«Ошиблись ли судьи в Вашем деле? — ответил я Анатолию. — Не знаю. Я не сторонник крутых мер, особенно если речь идет о человеке, впервые попавшем на скамью подсудимых, да и наши ученые, основываясь на изучении практики, все больше приходят к выводу о нецелесообразности больших сроков наказания для тех, кто не совершил слишком тяжкого преступления.
Но это — в принципе. Если же говорить конкретно о преступнике по имени Анатолий Б., то пока еще трудно сказать, ошибся суд или нет. Наказание становится бессмысленным, когда человек сам осудил себя строже, чем нарсуд, строже и безжалостней. К этому колония уже ничего не может добавить, и дальнейшее пребывание там — не на пользу, а во вред, потому что нужно скорей возвращаться к нормальной, обычной жизни, в трудовой коллектив, к семье, к друзьям, и делом доказать свое исправление.
Созрели Вы для этого — как Вам кажется, положа руку на сердце? Не обижайтесь: я думаю — нет. Вот почему пока еще рано говорить об ошибке, о том, что суд обошелся с Вами слишком сурово…»
Следующее письмо Анатолия разительно отличалось от предыдущих, во всяком случае своим началом:
«Вы даже не представляете себе, насколько иначе идет здесь время. Я хочу сказать — иначе, чем на воле. Оно тянется очень медленно, один день похож на другой, и кажется, этой удручающей тоске не будет конца…
…Все-таки я не пойму, как же это меня мой завод бросил на произвол судьбы. Я там работал два года до армии и почти четыре года — после. Как у нас говорят, кадровый рабочий. По моим понятиям такому человеку, если он попал в беду, завод должен оказать помощь. Они же на суд прислали не общественного защитника, а обвинителя! Не только, значит, бросили на произвол судьбы, но доконали!..»
Я решил узнать, действительно ли завод «бросил» его, «доконал», забыв все доброе, что сделал Анатолий, работая почти шесть лет в одном и том же цехе.
Да, так бывает, и далеко не всегда мне это кажется правильным. Далеко, далеко не всегда…
Помню, следствие занималось делом одного шофера, которого подозревали в том, что он помогал расхитителям вывозить со склада «левый» товар. Как водится, прокуратура запросила характеристику. И получила…

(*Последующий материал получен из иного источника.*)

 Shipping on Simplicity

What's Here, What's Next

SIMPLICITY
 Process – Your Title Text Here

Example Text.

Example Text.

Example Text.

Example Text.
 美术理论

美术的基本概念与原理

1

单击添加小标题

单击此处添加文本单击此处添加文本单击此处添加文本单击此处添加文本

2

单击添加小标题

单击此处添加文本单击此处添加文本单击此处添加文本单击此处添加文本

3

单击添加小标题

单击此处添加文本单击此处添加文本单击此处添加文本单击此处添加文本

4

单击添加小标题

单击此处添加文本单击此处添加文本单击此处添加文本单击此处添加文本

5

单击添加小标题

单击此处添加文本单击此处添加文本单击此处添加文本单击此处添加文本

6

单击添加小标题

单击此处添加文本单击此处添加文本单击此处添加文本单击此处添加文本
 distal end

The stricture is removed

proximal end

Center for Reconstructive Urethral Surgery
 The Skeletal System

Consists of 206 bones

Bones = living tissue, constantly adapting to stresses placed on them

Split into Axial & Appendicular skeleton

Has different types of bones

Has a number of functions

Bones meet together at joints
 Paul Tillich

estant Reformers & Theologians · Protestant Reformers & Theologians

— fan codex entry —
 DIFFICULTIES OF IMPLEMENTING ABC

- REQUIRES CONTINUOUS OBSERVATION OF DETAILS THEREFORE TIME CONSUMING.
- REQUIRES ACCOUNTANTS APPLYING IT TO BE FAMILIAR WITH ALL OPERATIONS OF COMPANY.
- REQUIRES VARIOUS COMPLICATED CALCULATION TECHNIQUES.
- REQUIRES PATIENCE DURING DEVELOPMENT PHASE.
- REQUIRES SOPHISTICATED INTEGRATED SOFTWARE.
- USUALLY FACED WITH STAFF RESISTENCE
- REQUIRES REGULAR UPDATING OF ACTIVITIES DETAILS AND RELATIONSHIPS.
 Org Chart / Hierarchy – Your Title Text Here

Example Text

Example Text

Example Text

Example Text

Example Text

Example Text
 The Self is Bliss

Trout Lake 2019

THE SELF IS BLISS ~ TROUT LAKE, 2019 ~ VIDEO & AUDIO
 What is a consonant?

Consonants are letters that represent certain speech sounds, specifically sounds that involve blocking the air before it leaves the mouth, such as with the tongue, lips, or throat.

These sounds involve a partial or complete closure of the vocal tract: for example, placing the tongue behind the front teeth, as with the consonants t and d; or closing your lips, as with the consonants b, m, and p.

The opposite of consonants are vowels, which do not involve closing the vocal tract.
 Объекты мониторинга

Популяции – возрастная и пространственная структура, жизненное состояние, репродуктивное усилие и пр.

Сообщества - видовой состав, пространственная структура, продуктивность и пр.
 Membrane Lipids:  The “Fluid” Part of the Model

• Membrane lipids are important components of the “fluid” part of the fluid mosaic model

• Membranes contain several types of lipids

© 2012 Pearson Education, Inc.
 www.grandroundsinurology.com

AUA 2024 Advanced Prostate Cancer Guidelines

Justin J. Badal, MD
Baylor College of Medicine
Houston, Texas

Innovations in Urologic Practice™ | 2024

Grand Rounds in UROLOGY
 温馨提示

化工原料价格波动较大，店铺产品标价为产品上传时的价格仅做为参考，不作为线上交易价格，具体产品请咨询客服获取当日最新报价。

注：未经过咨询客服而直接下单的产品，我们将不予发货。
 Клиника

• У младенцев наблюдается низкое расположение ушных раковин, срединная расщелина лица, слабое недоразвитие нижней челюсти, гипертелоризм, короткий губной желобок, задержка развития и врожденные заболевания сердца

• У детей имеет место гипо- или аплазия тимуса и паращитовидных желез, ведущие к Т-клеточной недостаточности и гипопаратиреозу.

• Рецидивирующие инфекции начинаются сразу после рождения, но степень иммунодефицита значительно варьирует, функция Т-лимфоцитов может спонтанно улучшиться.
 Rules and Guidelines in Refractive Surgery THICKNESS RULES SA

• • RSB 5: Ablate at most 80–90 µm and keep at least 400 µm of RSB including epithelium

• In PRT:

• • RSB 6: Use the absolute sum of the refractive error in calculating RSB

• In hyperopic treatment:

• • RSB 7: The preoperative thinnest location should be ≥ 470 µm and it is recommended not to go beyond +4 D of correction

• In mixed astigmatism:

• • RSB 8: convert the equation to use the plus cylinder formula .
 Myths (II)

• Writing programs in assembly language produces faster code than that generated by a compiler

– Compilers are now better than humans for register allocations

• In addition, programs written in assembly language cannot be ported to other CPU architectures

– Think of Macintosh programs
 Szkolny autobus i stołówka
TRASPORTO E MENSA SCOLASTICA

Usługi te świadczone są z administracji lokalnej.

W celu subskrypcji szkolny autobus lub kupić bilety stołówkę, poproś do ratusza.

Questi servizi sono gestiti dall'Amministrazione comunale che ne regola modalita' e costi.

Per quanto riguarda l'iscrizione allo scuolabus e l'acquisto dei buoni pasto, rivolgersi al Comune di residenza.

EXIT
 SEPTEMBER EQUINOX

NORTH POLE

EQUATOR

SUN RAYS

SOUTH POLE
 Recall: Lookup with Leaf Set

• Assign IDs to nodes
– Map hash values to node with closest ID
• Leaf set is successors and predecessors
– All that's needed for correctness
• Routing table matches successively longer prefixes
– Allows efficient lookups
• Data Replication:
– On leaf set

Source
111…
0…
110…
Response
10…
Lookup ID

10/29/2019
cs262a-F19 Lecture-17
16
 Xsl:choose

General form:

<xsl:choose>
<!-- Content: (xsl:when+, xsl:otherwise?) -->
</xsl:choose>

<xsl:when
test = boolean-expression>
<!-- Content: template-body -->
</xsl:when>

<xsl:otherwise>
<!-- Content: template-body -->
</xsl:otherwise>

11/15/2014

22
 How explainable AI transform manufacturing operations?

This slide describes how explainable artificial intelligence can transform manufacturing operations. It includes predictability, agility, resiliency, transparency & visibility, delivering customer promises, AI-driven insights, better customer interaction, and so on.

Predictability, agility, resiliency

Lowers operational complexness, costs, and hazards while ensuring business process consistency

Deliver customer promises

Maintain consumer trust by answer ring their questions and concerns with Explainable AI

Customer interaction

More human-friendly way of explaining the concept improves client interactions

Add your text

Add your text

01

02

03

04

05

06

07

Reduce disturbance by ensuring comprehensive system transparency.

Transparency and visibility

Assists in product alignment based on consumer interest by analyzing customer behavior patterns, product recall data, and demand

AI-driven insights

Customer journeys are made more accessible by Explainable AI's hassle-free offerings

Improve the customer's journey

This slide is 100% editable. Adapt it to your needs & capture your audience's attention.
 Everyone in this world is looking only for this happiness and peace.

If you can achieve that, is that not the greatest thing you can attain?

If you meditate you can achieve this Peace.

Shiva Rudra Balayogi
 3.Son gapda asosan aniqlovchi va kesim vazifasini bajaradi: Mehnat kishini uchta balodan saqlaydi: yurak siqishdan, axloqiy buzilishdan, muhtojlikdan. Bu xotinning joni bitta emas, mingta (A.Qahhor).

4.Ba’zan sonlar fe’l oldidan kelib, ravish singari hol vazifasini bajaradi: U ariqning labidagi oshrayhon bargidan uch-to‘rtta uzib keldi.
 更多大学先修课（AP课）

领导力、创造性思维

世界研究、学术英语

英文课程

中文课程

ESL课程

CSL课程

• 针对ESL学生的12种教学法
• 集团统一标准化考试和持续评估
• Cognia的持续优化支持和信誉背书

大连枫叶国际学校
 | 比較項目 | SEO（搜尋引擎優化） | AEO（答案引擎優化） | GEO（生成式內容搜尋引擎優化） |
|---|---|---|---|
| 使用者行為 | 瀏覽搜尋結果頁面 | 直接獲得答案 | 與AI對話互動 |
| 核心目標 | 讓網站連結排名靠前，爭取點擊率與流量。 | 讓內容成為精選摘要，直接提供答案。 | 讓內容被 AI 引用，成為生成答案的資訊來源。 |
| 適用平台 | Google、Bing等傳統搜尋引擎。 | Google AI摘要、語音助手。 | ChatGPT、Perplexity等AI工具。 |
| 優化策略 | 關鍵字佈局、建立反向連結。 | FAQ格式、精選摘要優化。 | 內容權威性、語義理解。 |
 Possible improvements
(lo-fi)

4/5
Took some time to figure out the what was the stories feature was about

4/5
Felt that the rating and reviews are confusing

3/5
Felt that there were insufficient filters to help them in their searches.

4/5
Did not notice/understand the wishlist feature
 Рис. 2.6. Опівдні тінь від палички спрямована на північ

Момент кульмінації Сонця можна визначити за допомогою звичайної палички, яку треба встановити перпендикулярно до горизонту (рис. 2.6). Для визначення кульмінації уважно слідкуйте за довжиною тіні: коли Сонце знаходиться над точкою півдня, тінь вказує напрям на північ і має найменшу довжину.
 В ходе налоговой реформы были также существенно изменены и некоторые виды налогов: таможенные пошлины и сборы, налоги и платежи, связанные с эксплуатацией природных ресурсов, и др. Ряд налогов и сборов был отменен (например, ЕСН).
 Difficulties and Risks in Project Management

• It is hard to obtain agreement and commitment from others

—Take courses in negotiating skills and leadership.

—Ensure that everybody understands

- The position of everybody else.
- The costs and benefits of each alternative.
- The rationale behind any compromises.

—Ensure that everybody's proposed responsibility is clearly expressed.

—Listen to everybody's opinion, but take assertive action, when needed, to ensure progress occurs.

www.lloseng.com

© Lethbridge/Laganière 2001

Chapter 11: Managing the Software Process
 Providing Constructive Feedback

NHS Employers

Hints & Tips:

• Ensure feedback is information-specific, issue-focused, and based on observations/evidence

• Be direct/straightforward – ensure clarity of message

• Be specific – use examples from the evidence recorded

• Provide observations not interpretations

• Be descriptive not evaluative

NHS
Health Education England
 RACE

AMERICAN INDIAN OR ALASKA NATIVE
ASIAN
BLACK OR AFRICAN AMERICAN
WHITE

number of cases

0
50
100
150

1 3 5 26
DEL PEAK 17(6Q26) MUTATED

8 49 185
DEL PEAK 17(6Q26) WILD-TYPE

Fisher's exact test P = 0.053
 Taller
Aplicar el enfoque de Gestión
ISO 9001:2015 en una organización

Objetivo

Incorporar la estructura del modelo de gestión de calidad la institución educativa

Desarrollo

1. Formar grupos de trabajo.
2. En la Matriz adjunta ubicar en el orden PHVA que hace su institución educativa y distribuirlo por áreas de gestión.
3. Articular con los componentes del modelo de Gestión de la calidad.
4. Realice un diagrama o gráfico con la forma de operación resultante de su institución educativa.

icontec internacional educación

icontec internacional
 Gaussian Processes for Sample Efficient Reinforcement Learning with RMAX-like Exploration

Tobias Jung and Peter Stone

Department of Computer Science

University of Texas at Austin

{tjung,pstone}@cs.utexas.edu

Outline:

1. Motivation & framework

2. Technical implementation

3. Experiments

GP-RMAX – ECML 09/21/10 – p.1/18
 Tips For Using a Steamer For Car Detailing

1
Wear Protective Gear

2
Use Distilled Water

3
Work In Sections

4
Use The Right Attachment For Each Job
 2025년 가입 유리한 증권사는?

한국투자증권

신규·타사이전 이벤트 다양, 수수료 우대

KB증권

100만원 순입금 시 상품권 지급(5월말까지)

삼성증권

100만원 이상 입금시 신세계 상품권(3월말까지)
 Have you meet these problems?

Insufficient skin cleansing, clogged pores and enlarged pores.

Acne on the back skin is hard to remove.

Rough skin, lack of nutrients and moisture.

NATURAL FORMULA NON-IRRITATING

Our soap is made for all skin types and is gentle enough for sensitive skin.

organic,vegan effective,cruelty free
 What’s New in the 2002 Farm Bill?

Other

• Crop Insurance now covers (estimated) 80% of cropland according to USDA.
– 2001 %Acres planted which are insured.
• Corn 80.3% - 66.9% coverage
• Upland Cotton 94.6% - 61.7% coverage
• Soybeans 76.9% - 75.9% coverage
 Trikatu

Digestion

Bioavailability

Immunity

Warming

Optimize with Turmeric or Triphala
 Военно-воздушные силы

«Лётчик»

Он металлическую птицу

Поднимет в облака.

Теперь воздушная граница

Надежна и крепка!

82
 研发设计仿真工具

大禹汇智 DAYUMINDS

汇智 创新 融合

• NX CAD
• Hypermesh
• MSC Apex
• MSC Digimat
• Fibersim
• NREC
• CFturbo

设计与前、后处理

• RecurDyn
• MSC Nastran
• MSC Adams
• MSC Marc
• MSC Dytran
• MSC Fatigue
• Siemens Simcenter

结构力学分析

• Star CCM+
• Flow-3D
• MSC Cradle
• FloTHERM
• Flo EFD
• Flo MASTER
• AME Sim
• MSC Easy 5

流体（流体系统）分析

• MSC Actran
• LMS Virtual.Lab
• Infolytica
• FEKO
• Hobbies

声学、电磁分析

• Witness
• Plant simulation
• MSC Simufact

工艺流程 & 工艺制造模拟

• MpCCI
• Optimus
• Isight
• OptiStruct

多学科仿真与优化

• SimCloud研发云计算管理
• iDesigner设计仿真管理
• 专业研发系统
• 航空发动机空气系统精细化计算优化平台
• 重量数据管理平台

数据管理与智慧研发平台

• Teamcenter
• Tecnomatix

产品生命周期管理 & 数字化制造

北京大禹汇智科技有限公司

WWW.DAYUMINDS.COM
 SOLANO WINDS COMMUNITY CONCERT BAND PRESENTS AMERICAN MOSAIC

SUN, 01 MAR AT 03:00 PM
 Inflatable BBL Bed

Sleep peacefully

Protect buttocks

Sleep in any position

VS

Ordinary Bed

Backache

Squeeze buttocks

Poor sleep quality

Чего в ней только не было! Имел выговор за опоздание на работу (четыре года назад). И другой выговор — общественный, за появление в нетрезвом виде на вечере художественной самодеятельности (два с половиной года назад). И школа сигнализировала: не ходит, мол, на родительские собрания, не следит за воспитанием сына, а тот плохо ведет себя. И выходило, что этот самый шофер крайне отрицательный тип, о котором нельзя сказать доброго слова.
А за три месяца до этого шофер был представлен к грамоте ЦК профсоюза. И тоже писали характеристику. Там нашли для него множество добрых слов. Зато о выговорах, о родительском нерадении даже не упомянули.
Ни в той, ни в другой характеристике не было лжи. Просто услужливая память подсовывала авторам этих документов те детали, которые казались более пригодными для данного случая. Ежели для премии — вспоминай все хорошее. Ну, а ежели для суда — вали все плохое.
Да, шофер имел те выговоры, о которых говорилось в характеристике. Но их уже больше нет: через год они снимаются автоматически. Таков закон. Зачем же вспоминать о них, тем более что к действию, в котором шофер обвинялся, они никакого отношения не имели? Чтобы бросить на него тень? Чтоб причинить ему зло?